J'aurais pu vous parler de la froidure shanghaïenne, des préparatifs du Nouvel An Chinois ou encore de ma dernière trouvaille.
Je voulais et j'aurais du le faire. Mais je ne le ferai pas.
Pourquoi?
Parce que je suis révoltée.
Il y a quelques instants de cela, je remontais tranquillement ma rue, la Fu Xing lu (复兴路), cette immense voie à sens unique pour les voitures mais qui dispose d'une piste à contre-sens pour les deux roues.
Plongée dans mes pensées, je pensais à mon prochain billet, réfléchissant à mon thème, à la manière de l'aborder. Je ne prêtais pas attention aux silhouettes autour de moi: des hommes fumaient sur le trottoir, une jeune femme sortant d'un bar qui se précipite sur la route le bras levé pour héler un taxi.
A ce moment précis, un bruit m'extirpa de ma bulle, plutôt un impact.

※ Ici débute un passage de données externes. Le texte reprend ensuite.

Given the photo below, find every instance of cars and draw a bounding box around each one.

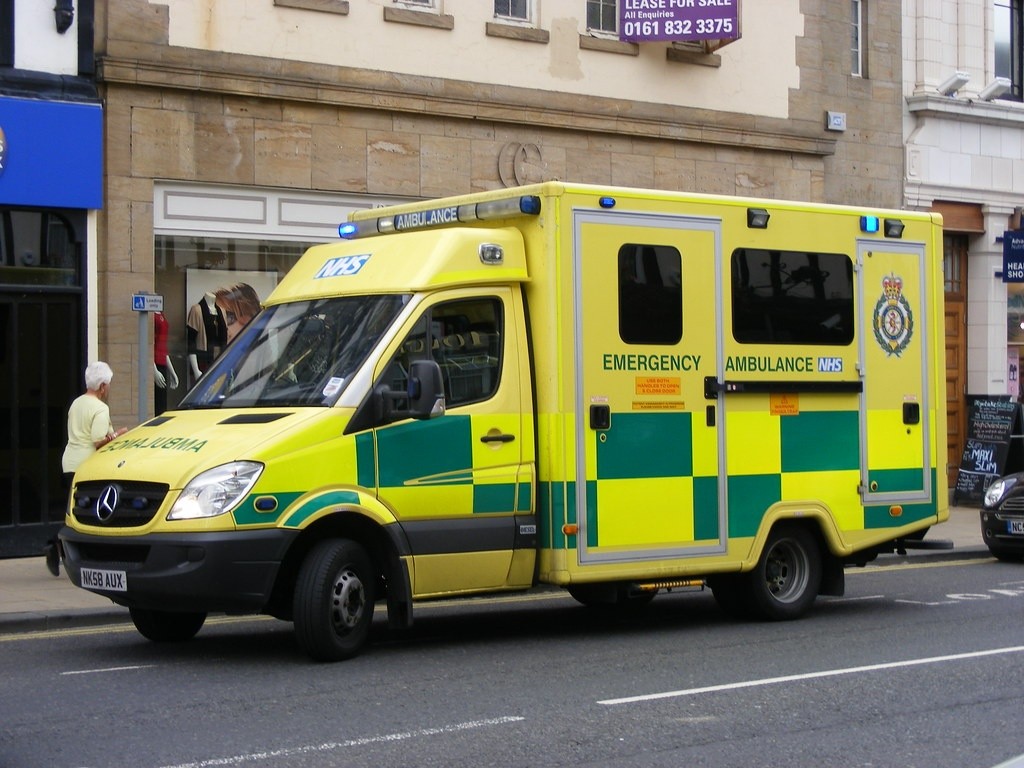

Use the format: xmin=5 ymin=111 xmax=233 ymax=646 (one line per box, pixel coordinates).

Cherchant son origine, je continue mon chemin, tourne la tête et vois alors sur le bitume, un scooter renversé en travers de la route et un corps, inerte.
La jeune femme de la scène précédente, inconsciente, gisait à même le sol la figure ensanglantée: elle venait de se faire renverser.
Le conducteur du scooter, lui aussi sonné, tentait sans résultat de dégager de la voie cette drôle de poupée désarticulée, qui s'était jetée sous ses roues quelques instants plus tôt.
Je tentais pour ma part de secouer, de parler à cette candidate involontaire au suicide, une trentenaire, occidentale anglophone, qui avait, à vue de nez, bien arrosé sa soirée.
Elle revint peu à peu à elle, enfin, suffisamment pour qu'à nous deux, avec le conducteur, nous l'évacuions de la route où taxis, voitures et vélos tentaient de reprendre leurs droits, klaxonnant de mécontentement.
Tenant d'un bras, le sac de la blessée, la soutenant de l'autre, ahurie, je me suis alors sentie dépourvue, inutile. Je n'avais pas le numéro des secours, je ne savais pas me faire comprendre en chinois pour monter dans un taxi et l'emmener à l'hopital le plus proche.
Finalement, malgré mon insistance devant son visage tuméfié, la jeune femme n'a pas voulu aller se faire examiner. Elle est repartie en taxi sans se retourner.
Quant aux témoins de la scène apparemment tous manchots et muets, PAS un seul n'a daigné bouger, l'aider, amener un siège, utiliser son portable, pour appeler une ambulance, un docteur... RIEN! J'ai du asseoir l'accidentée par terre pour demander de l'aide dans un bar voisin!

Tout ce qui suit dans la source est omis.